• [Task set]
1 > In the excerpt on combining date and time columns in pandas, what argument does Solution 11 credit with making the date parsing efficient?
2 > In the excerpt on combining date and time columns in pandas, retype the passage from "Solution 12 - Python" up to and including "data.time.astype(str), format='%Y%m%d %H%M%S')".

Excerpt provided: Begin

Say df is your dataframe and columns are 'Time' and 'Date'. And your new column is DateAndTime.
df['DateAndTime'] = df['Date'].str.cat(df['Time'],sep=" ")
And if you also wanna handle entries like datetime objects, you can do this. You can tweak the formatting as per your needs.
df['DateAndTime'] = pd.to_datetime(df['DateAndTime'], format="%m/%d/%Y %I:%M:%S %p")
Cheers!! Happy Data Crunching.
Solution 11 - Python
My dataset had 1second resolution data for a few days and parsing by the suggested methods here was very slow. Instead I used:
dates = pandas.to_datetime(df.Date, cache=True)
times = pandas.to_timedelta(df.Time)
datetimes = dates + times
Note the use of cache=True
makes parsing the dates very efficient since there are only a couple unique dates in my files, which is not true for a combined date and time column.
Solution 12 - Python
DATA:
<TICKER>,<PER>,<DATE>,<TIME>,<OPEN>,<HIGH>,<LOW>,<CLOSE>,<VOL> SPFB.RTS,1,20190103,100100,106580.0000000,107260.0000000,106570.0000000,107230.0000000,3726
CODE:
data.columns = ['ticker', 'per', 'date', 'time', 'open', 'high', 'low', 'close', 'vol']
data.datetime = pd.to_datetime(data.date.astype(str) + ' ' + data.time.astype(str), format='%Y%m%d %H%M%S')
Solution 13 - Python
I think the best solution is to parse dates within read_csv
(or other read_ functions) directly. It is not obvious how to manage two columns in date_parser but here it is:
date_parser = lambda x,y: datetime.strptime(f"{x}T{y}", "%d-%m-%YT%H:%M:%S")
date = pd.read_csv('data.csv', parse_dates={'date': ['Date', 'Time']}, date_parser=date_parser)

Excerpt provided: End
Material provided: Begin

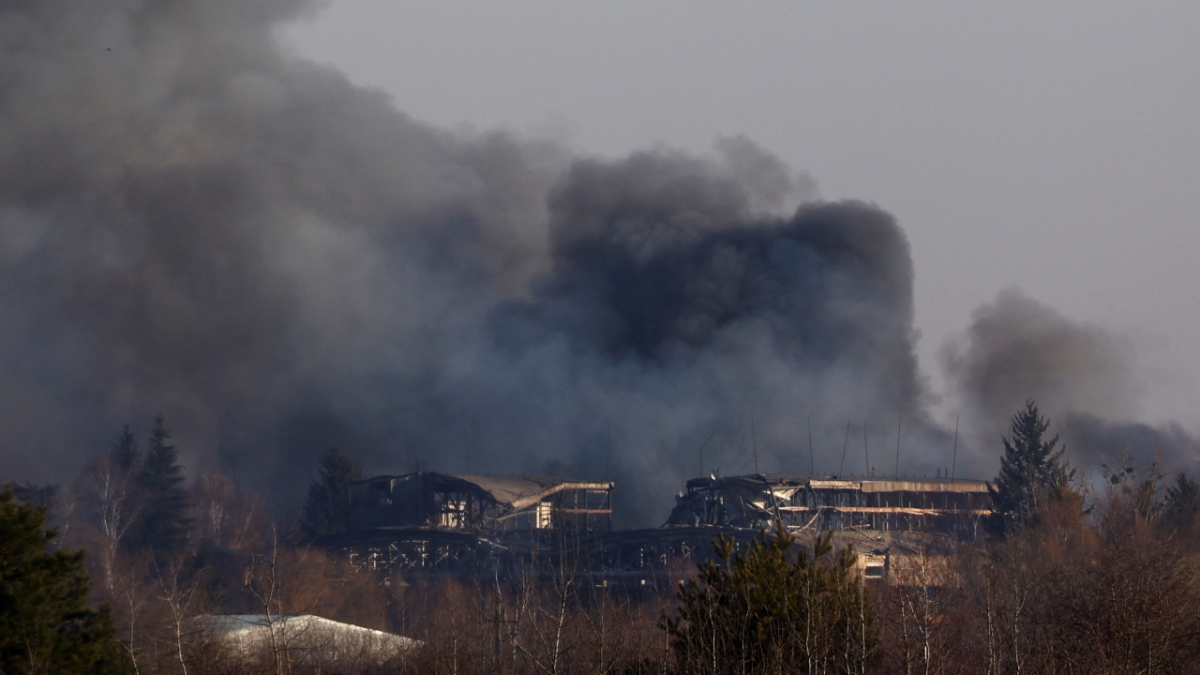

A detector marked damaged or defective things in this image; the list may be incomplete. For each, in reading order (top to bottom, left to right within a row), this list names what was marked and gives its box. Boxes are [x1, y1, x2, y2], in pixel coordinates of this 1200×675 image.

burned structure [672, 472, 988, 536]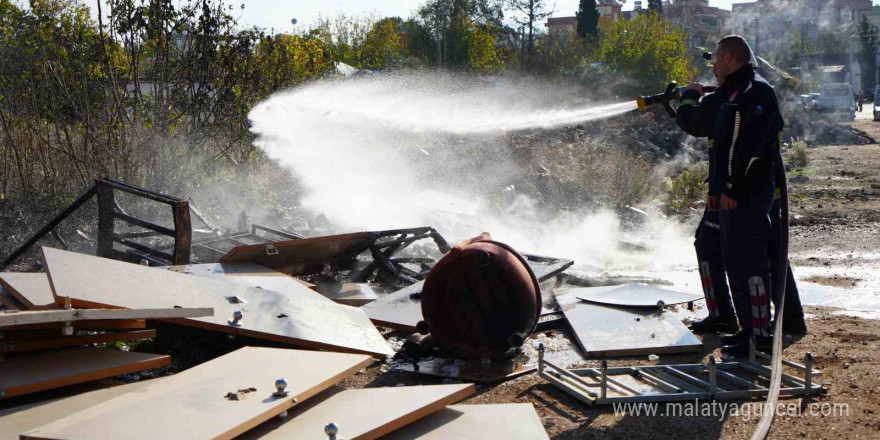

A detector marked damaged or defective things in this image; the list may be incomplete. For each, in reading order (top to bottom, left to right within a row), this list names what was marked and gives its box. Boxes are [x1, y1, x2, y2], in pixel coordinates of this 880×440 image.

burnt wooden board [222, 230, 372, 276]
burnt wooden board [0, 274, 55, 312]
burnt wooden board [0, 330, 156, 354]
burnt wooden board [41, 248, 392, 358]
burnt wooden board [158, 264, 330, 302]
burnt wooden board [358, 253, 572, 332]
rusty red cylindrical tank [416, 232, 540, 360]
burnt wooden board [556, 288, 700, 358]
burnt wooden board [576, 284, 704, 308]
burnt wooden board [0, 348, 170, 400]
burnt wooden board [20, 348, 372, 440]
burnt wooden board [239, 384, 474, 438]
burnt wooden board [384, 406, 552, 440]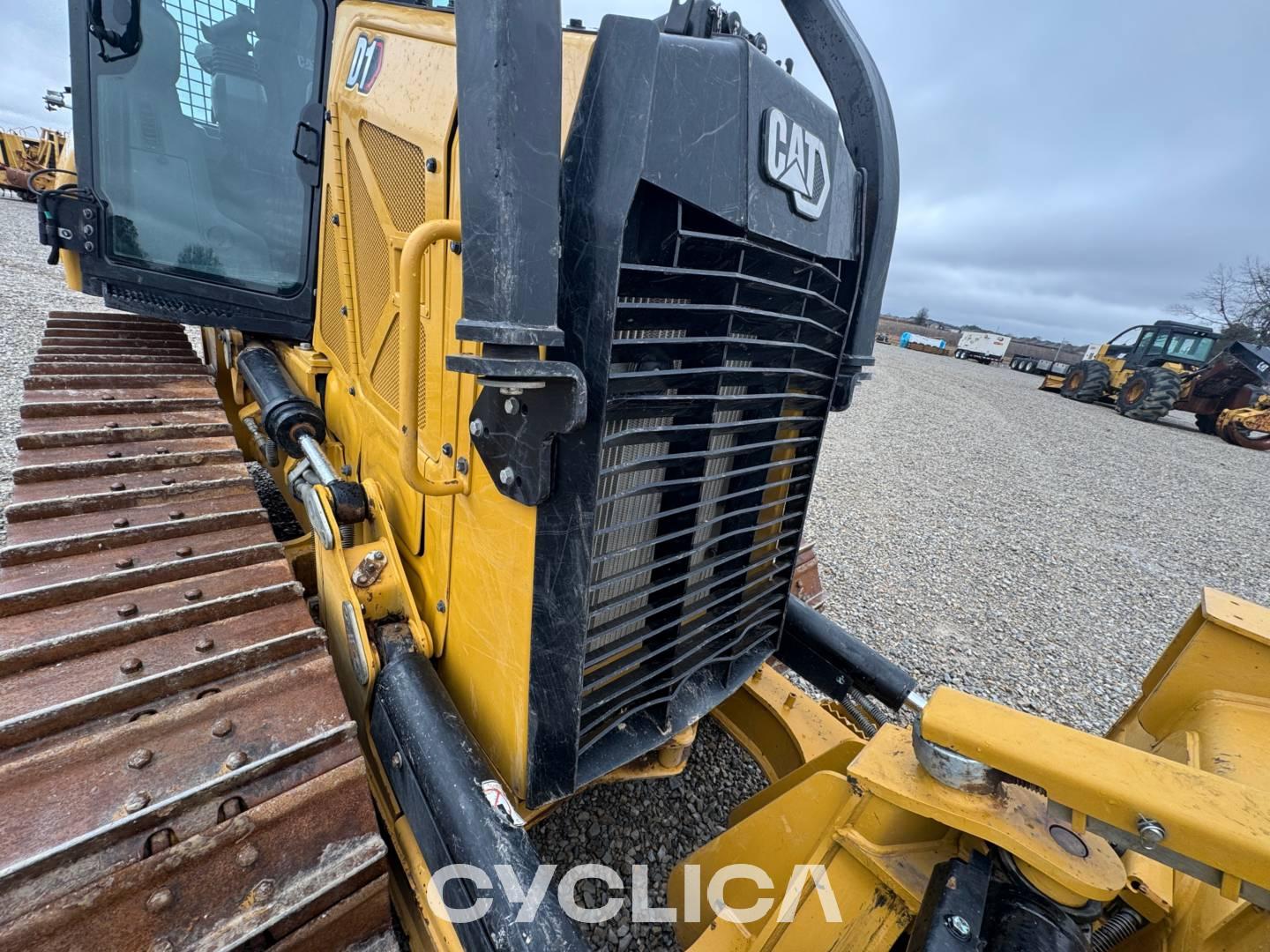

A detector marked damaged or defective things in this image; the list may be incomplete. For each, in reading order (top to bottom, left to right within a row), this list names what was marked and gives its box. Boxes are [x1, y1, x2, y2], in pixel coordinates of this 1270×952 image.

rusty metal track [0, 315, 393, 952]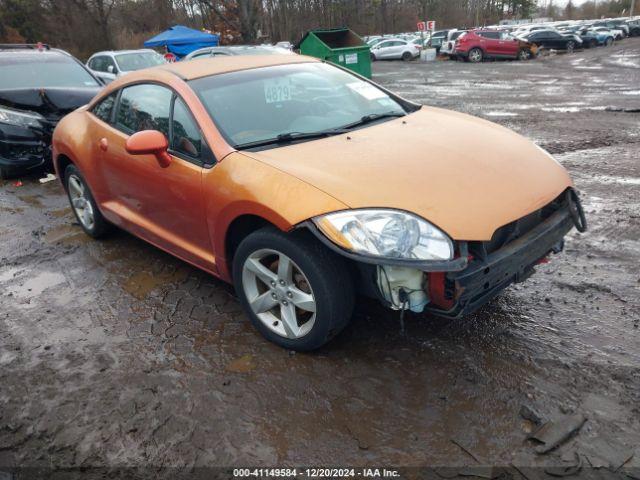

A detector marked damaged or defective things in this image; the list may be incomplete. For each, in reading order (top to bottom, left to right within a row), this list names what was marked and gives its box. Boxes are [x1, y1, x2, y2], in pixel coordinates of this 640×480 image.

cracked headlight [0, 106, 44, 128]
cracked headlight [312, 209, 452, 260]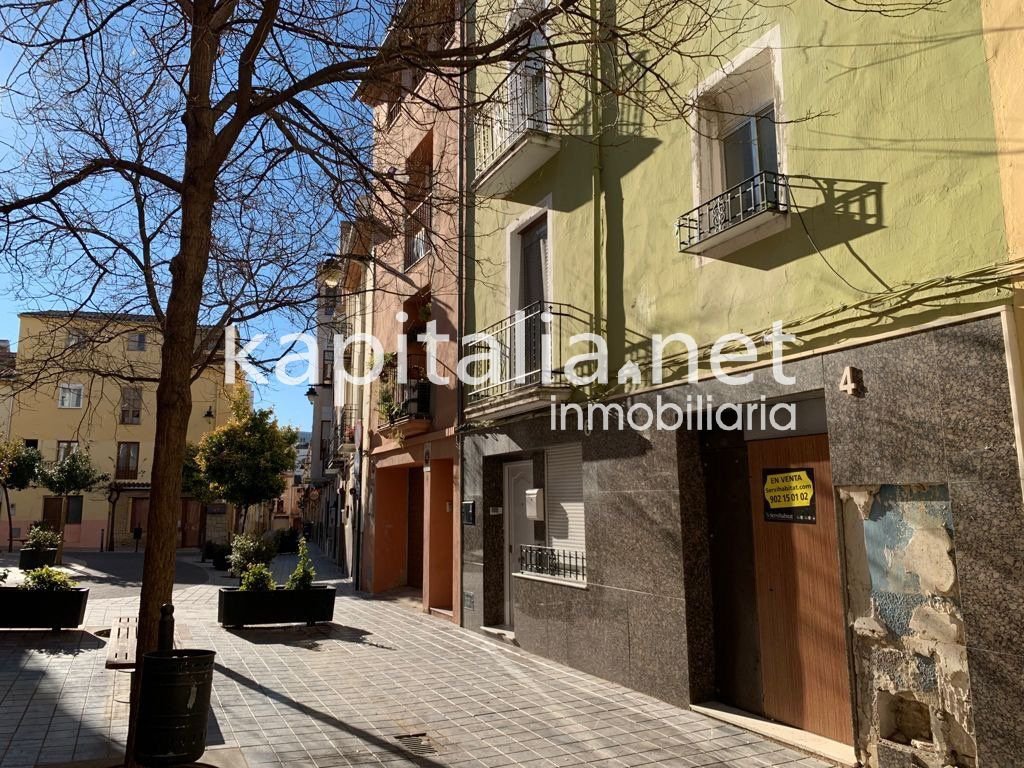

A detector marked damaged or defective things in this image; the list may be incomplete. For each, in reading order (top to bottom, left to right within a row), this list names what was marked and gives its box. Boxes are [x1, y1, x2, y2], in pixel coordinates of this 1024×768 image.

peeling wall plaster [839, 487, 974, 768]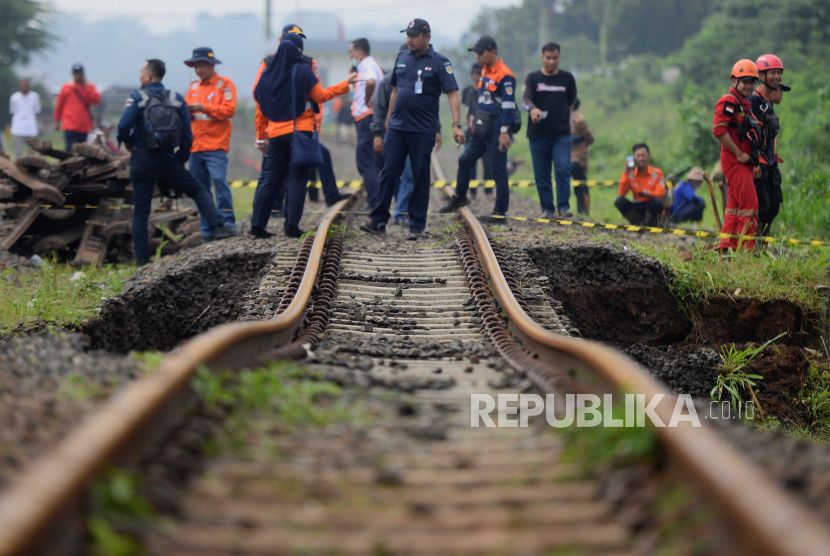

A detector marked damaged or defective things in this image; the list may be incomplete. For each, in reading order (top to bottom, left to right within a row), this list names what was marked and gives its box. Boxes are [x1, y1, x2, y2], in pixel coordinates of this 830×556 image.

bent steel rail [0, 192, 358, 556]
damaged rail section [1, 189, 830, 552]
bent steel rail [458, 206, 830, 556]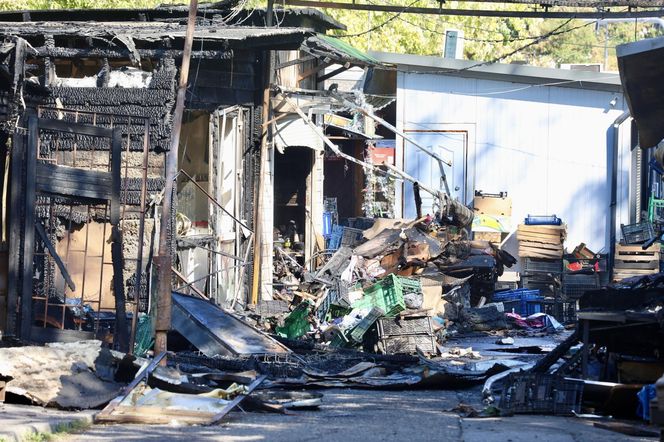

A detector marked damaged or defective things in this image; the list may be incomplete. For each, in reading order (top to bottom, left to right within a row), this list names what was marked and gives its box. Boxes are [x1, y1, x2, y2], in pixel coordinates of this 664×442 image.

rusted metal frame [20, 116, 38, 338]
rusted metal frame [34, 221, 75, 294]
burnt door frame [12, 115, 125, 348]
rusted metal frame [109, 128, 127, 352]
rusted metal frame [129, 121, 151, 356]
charred support post [154, 0, 198, 356]
rusted metal frame [154, 0, 198, 356]
rusted metal frame [179, 167, 252, 233]
rusted metal frame [96, 352, 169, 422]
rusted metal frame [209, 374, 268, 426]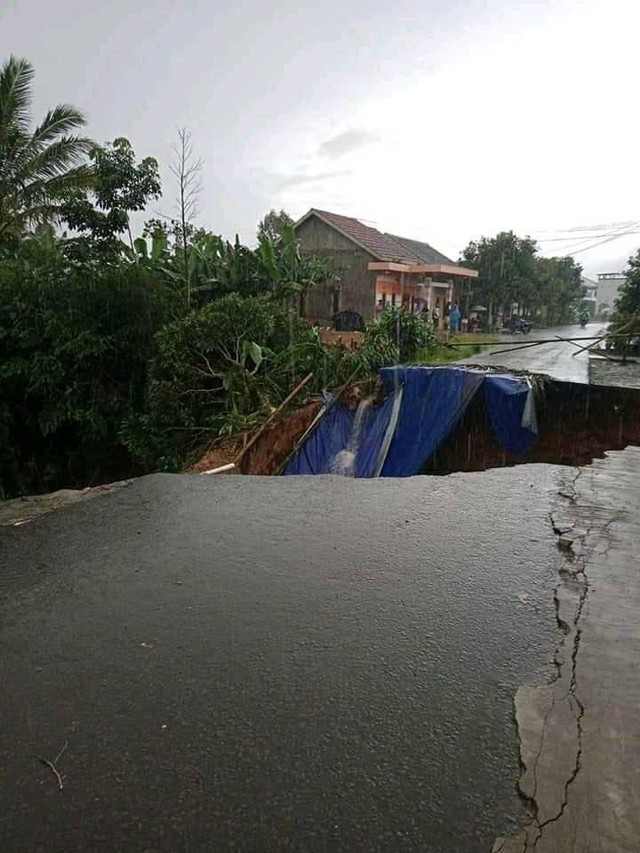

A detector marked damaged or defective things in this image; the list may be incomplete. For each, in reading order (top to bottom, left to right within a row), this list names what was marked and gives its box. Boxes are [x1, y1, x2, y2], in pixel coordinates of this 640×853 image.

cracked asphalt [0, 470, 564, 848]
cracked asphalt [498, 446, 640, 852]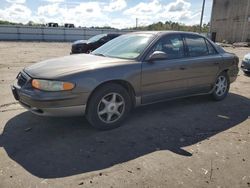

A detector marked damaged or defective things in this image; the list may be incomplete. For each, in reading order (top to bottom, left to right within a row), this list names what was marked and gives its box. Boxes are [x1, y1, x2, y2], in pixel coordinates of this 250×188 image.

cracked asphalt [0, 41, 249, 188]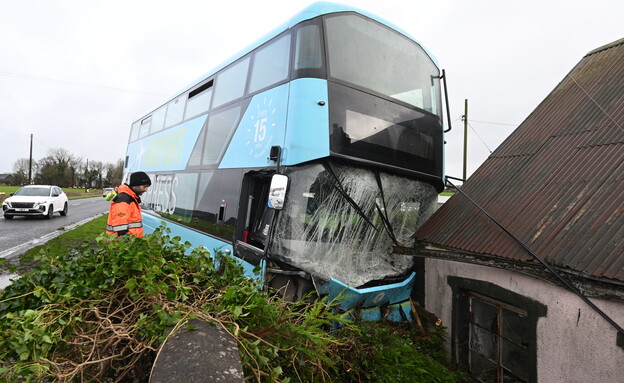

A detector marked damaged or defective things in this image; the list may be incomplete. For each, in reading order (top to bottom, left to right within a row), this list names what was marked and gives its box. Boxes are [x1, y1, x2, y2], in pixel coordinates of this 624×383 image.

shattered windscreen [270, 162, 438, 288]
rusty roof panel [414, 37, 624, 284]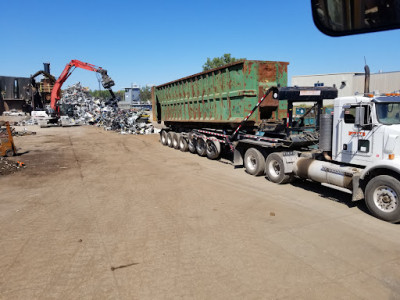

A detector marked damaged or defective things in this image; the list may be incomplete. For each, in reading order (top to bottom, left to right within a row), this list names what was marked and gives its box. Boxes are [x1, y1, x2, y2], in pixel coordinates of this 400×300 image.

rusted container [152, 59, 288, 127]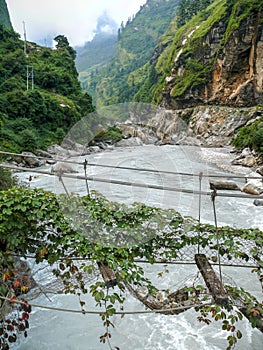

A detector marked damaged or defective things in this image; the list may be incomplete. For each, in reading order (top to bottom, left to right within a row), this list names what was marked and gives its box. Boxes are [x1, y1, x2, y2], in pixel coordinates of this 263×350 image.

broken wooden plank [195, 254, 230, 306]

Material provided: End

• [Answers for the tasks]
1 > cache=True

2 >
Solution 12 - Python
DATA:
<TICKER>,<PER>,<DATE>,<TIME>,<OPEN>,<HIGH>,<LOW>,<CLOSE>,<VOL> SPFB.RTS,1,20190103,100100,106580.0000000,107260.0000000,106570.0000000,107230.0000000,3726
CODE:
data.columns = ['ticker', 'per', 'date', 'time', 'open', 'high', 'low', 'close', 'vol']
data.datetime = pd.to_datetime(data.date.astype(str) + ' ' + data.time.astype(str), format='%Y%m%d %H%M%S')